=== Work request ===
Copy every one of the records below word for word, from the first to the last, leaving the pictures out of your answer.

====== Source data ======

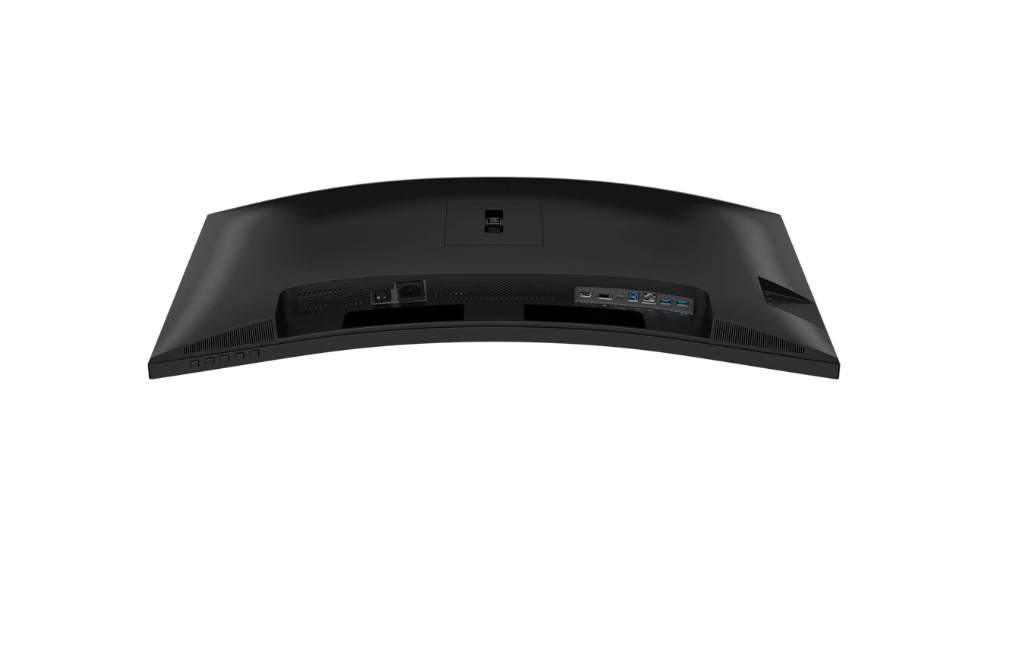 Philips 34B2U3600C/00 | 34 " | VA | 21:9 | 60 Hz | 4 ms | 3440 x 1440 pixels | 300 cd/m² | HDMI ports quantity 1 | Black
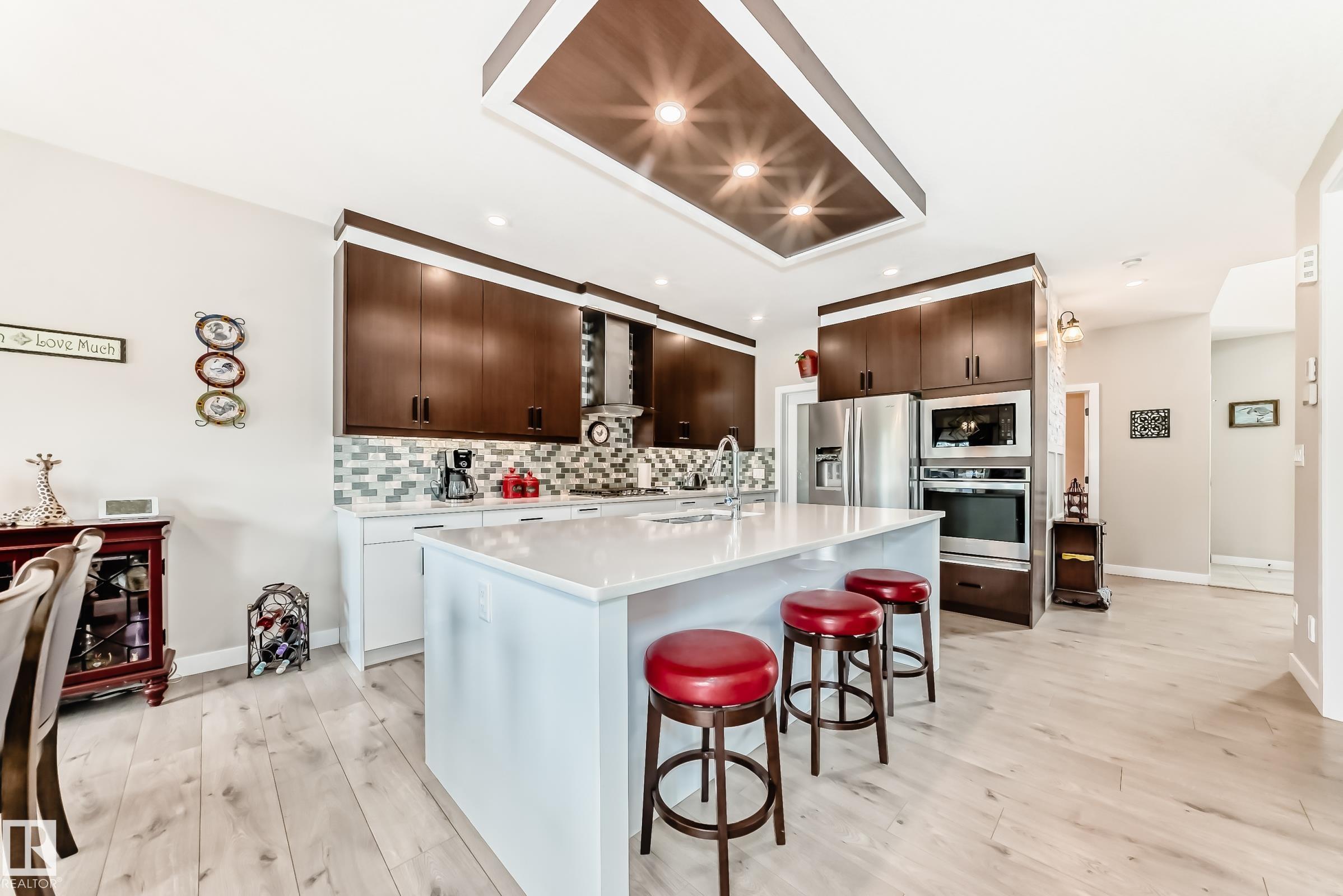 3895 Robins Crescent NW, Starling, Edmonton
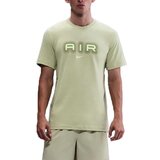 Nike M nsw sw air graphic tee | ePonuda.com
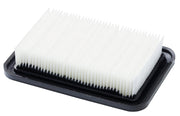 Makita W107418351 PTFE Flat Filter For VC4210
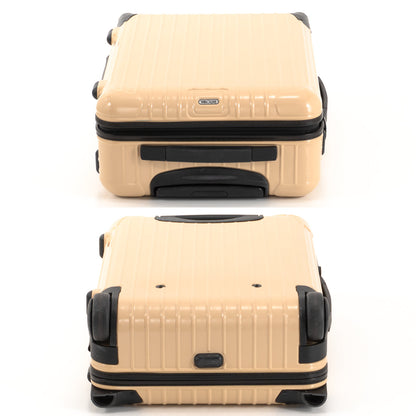 RIMOWA(リモワ) ユナイテッドアローズ サルサ 32L 2輪 キャビンS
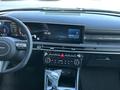 Hyundai Tucson Travel 2.0 AT 4WD 2026 годаүшін13 590 000 тг. в Караганда – фото 10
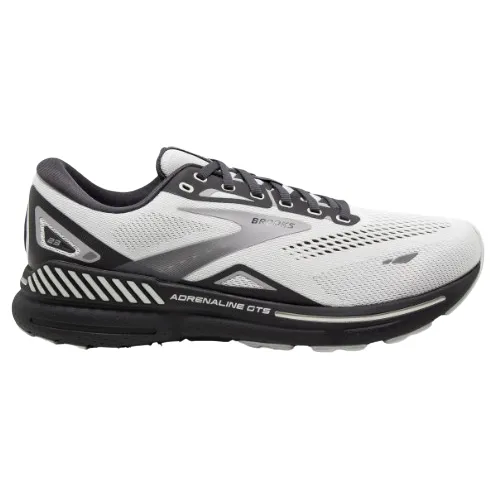 Men's Brooks Adrenaline GTS 23 Wide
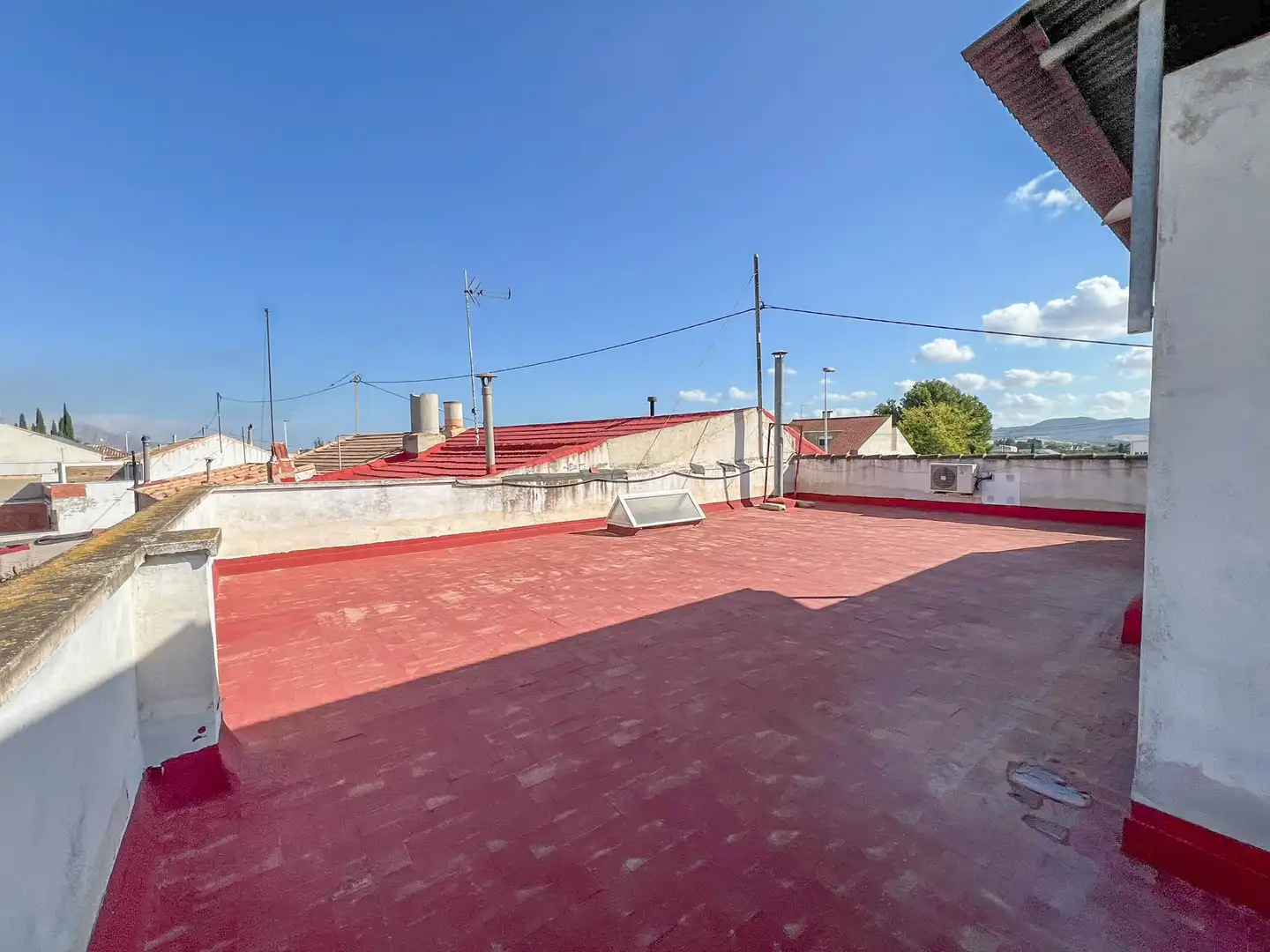 Detached house for sale in Ctra. Beniel, imagen 22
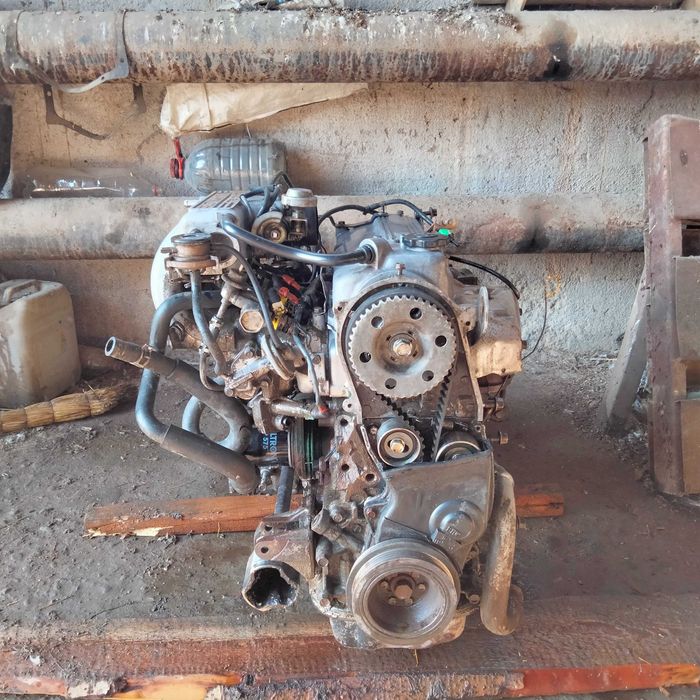 Продам mazda 626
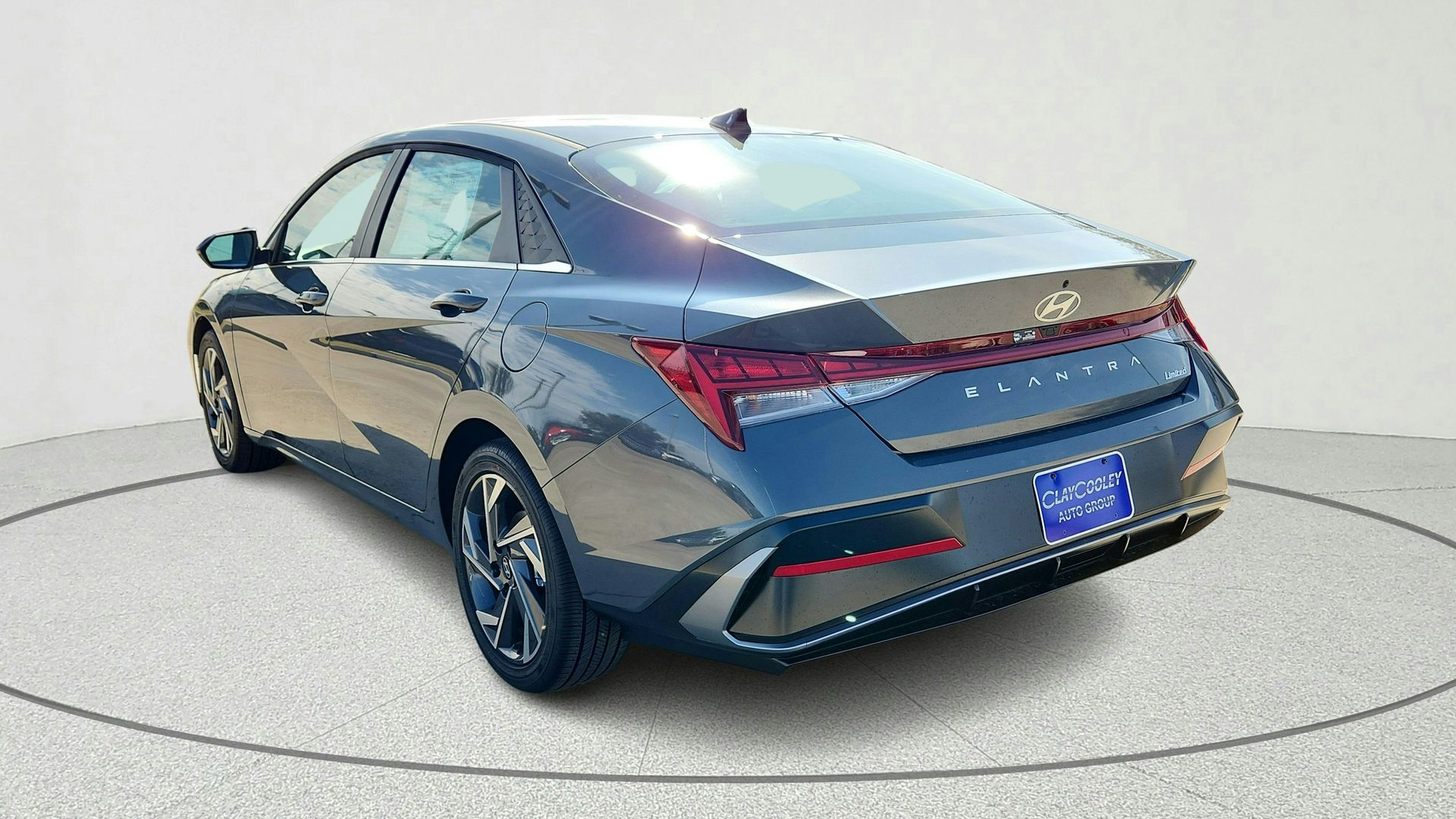 car-gallery-5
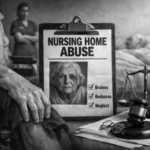 The Legal Lifeline
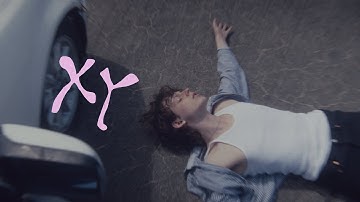 error - XY (Offizielles Musikvideo)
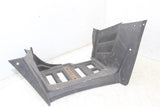 2005 Arctic Cat 500 4x4 Auto Right Foot Well Rest
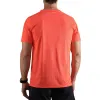 Camiseta Infinita Unlimited Diamond II Rubi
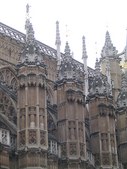 Enlarge photo 55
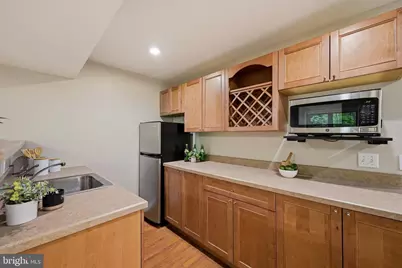 4647 Yorkshire Drive, Ellicott City, MD 21043 - Photo 54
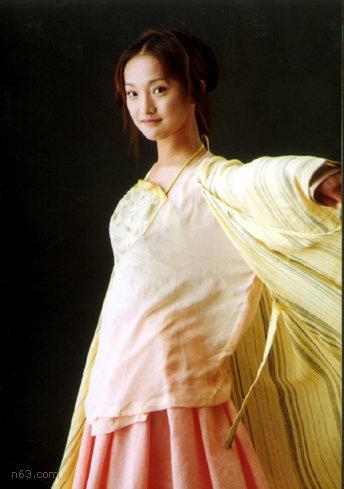 溫馨黃蓉的日常故事，友情與愛的力量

======

=== Task solution ===
 Philips 34B2U3600C/00 | 34 " | VA | 21:9 | 60 Hz | 4 ms | 3440 x 1440 pixels | 300 cd/m² | HDMI ports quantity 1 | Black
 3895 Robins Crescent NW, Starling, Edmonton
 Nike M nsw sw air graphic tee | ePonuda.com
 Makita W107418351 PTFE Flat Filter For VC4210
 RIMOWA(リモワ) ユナイテッドアローズ サルサ 32L 2輪 キャビンS
 Hyundai Tucson Travel 2.0 AT 4WD 2026 годаүшін13 590 000 тг. в Караганда – фото 10
 Men's Brooks Adrenaline GTS 23 Wide
 Detached house for sale in Ctra. Beniel, imagen 22
 Продам mazda 626
 car-gallery-5
 The Legal Lifeline
 error - XY (Offizielles Musikvideo)
 2005 Arctic Cat 500 4x4 Auto Right Foot Well Rest
 Camiseta Infinita Unlimited Diamond II Rubi
 Enlarge photo 55
 4647 Yorkshire Drive, Ellicott City, MD 21043 - Photo 54
 溫馨黃蓉的日常故事，友情與愛的力量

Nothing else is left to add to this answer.